Il motivo è inammissibile.

Il passaggio motivazionale censurato muove dalla seguente premessa: “vale, per completezza di indagine, ricordare che le doglianze oggi esposte sono state oggetto di decisione anche in sede amministrativa”. Prosegue riepilogando la materia devoluta al giudizio del Tar (di cui qui si è detto al p. 1.1) e del Consiglio di stato e conclude reputando “evidente la formazione di un giudicato sulle medesime questioni, ivi compresa quella della usucapione speciale” (pag. 7 sentenza Corte di appello).

Esso non costituisce autonoma ratio decidendi della sentenza impugnata, ma argomentazione svolta ad abundantiam. Ciò si evince con chiarezza già dall’incipit del testo appena ricordato e dalla sua collocazione dopo l’esaurimento del ragionamento decisorio sulla sussistenza della giurisdizione amministrativa.

Ora, poichè sulla differenza tra le questioni trattate inizialmente dal giudice amministrativo (e già definite) e quelle con questa causa veicolate davanti al giudice ordinario e che vengono oggi definitivamente rimesse al giudice amministrativo dovrà statuire quest’ultimo, è il giudice amministrativo che dovrà pronunciarsi sull’oggetto del giudicato anche con riguardo alle odierne prospettazioni.

Le affermazioni rese dalla Corte di appello erano pertanto superflue, essendosi essa spogliata della causa.

Giova in proposito ricordare che qualora il giudice, dopo una statuizione di inammissibilità (o declinatoria di giurisdizione o di competenza), con la quale si è spogliato della “potestas iudicandi” in relazione al merito della controversia, abbia impropriamente inserito nella sentenza argomentazioni sul merito, la parte soccombente non ha l’onere nè l’interesse ad impugnare; conseguentemente è inammissibile, per difetto di interesse, l’impugnazione nella parte in cui pretenda un sindacato anche in ordine alla motivazione sul merito, svolta “ad abundantiam” nella sentenza gravata. (Sez. U, n. 3840 del 20/02/2007; SU 15122/13; Cass. 17004/15).
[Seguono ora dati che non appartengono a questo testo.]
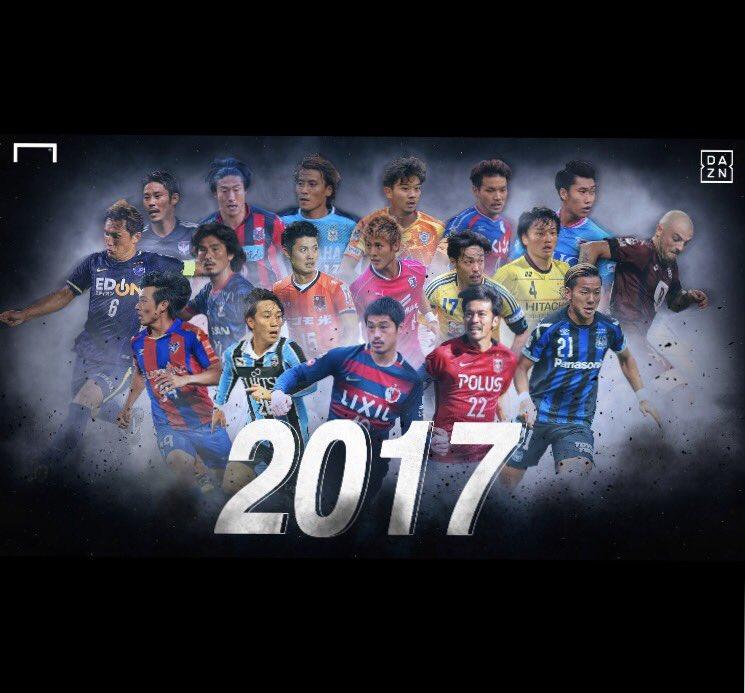 明日から2017Jリーグ開幕です。全てをかけて戦います。スタジアムで応援してください。来れない方はDAZNで。 #jleague #dazn...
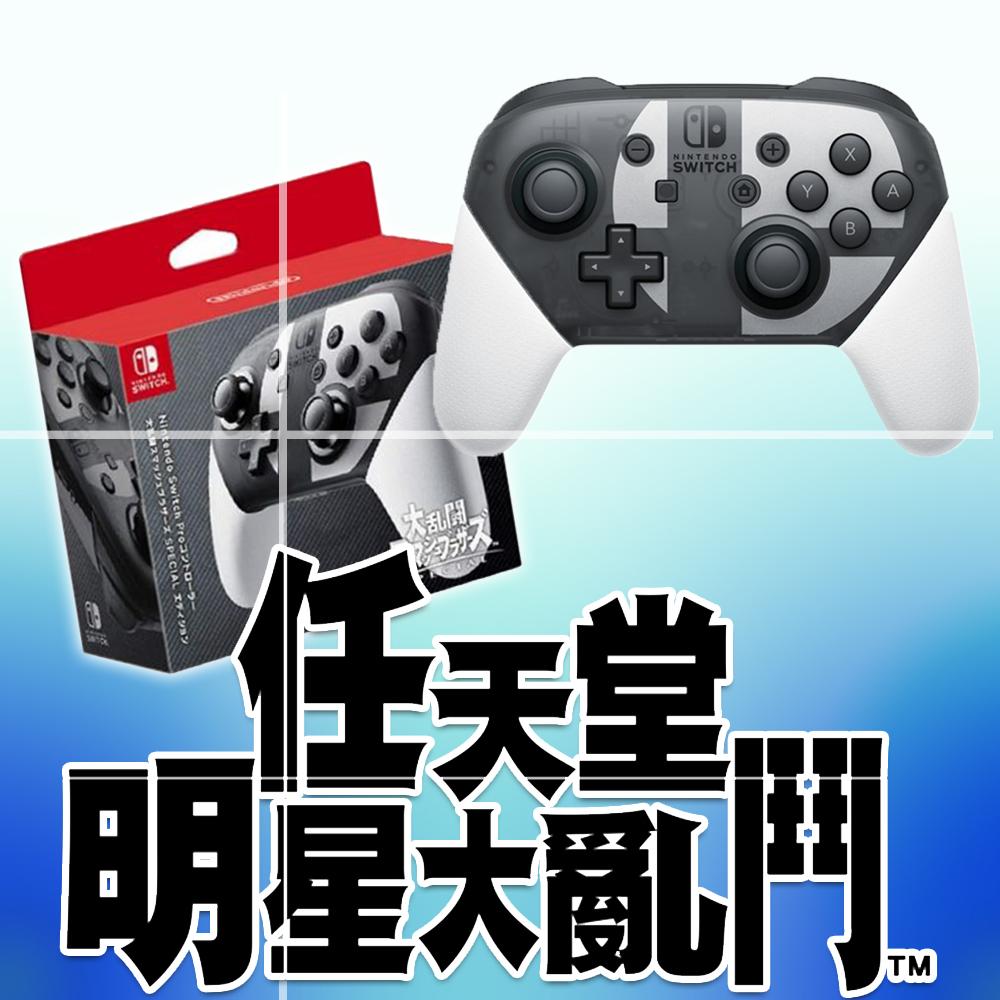 【現貨供應】Nintendo Switch Pro控制器 任天堂明星大亂鬥特別款-黑灰 (台灣公司貨)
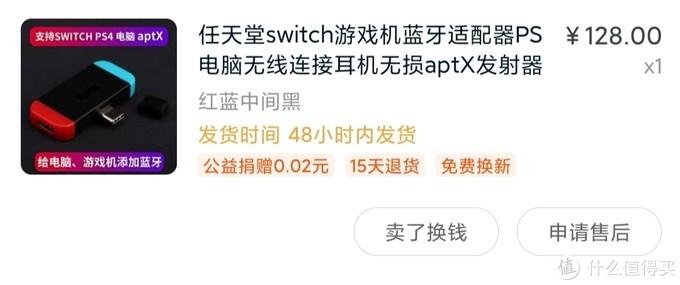 首发switch至今,配件保姆级选购说明书。、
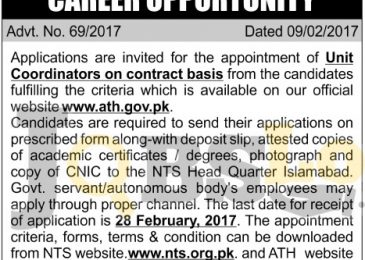 ATH Abbottabad Jobs 2017 NTS Application Form Download Latest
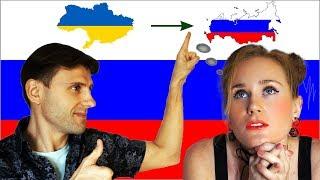 Переезд из Украины (Киев) в Россию. Впечатления о РФ. Сравнение уровня жизни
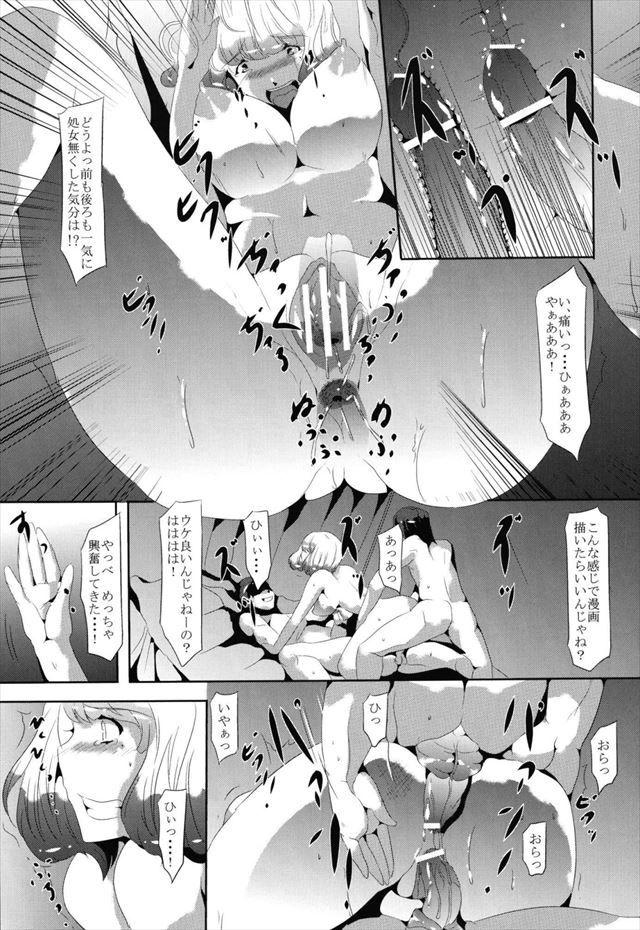 漫画家女子大生輪姦016
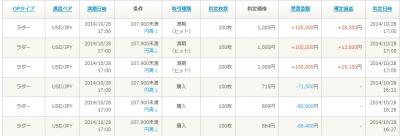 Baidu IME_2014-10-28_17-1-3
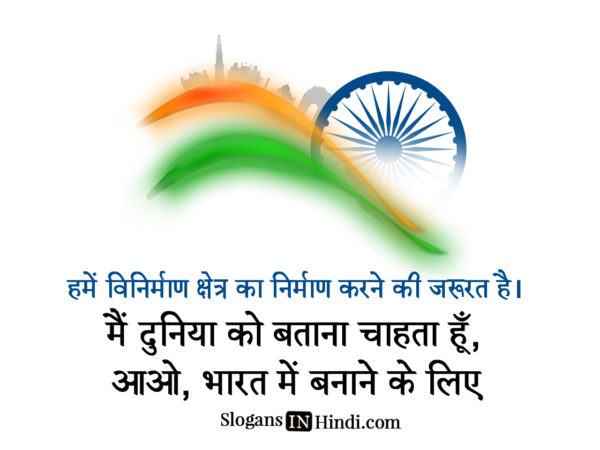hame a5_Make In India Slogans In Hindi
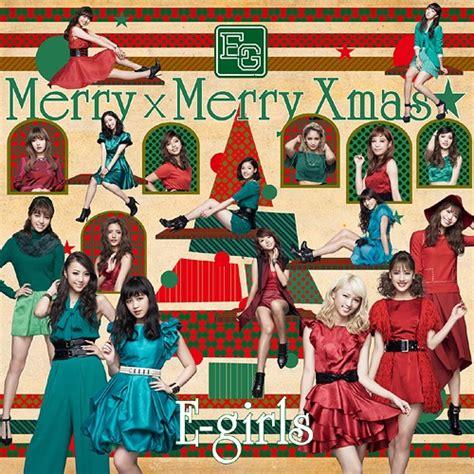 Merry Maxi cdjapan merry x merry cd dvd e cd maxi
Discende da quanto esposto il rigetto del ricorso.

Le spese di questo grado di giudizio sono essere interamente compensate tra tutte le parti, in ragione della eccezionalità del caso, caratterizzato da un intreccio di giudizi che devono trovare sfogo definitivo a seguito della declaratoria di difetto di giurisdizione qui confermata.

Va dato atto della sussistenza delle condizioni per il raddoppio del contributo unificato.

P.Q.M.

La Corte, a Sezioni Unite, rigetta il ricorso.

Dichiara compensate tra le parti le spese del giudizio di legittimità. Dà atto della sussistenza delle condizioni di cui del D.P.R. 30 maggio 2002, n. 115, art. 13,comma 1 quater, introdotto della L. n. 228 del 2012, art. 1, comma 17, per il versamento di ulteriore importo a titolo di contributo unificato.

Così deciso in Roma, nella Camera di consiglio delle Sezioni Unite Civili, il 21 novembre 2017.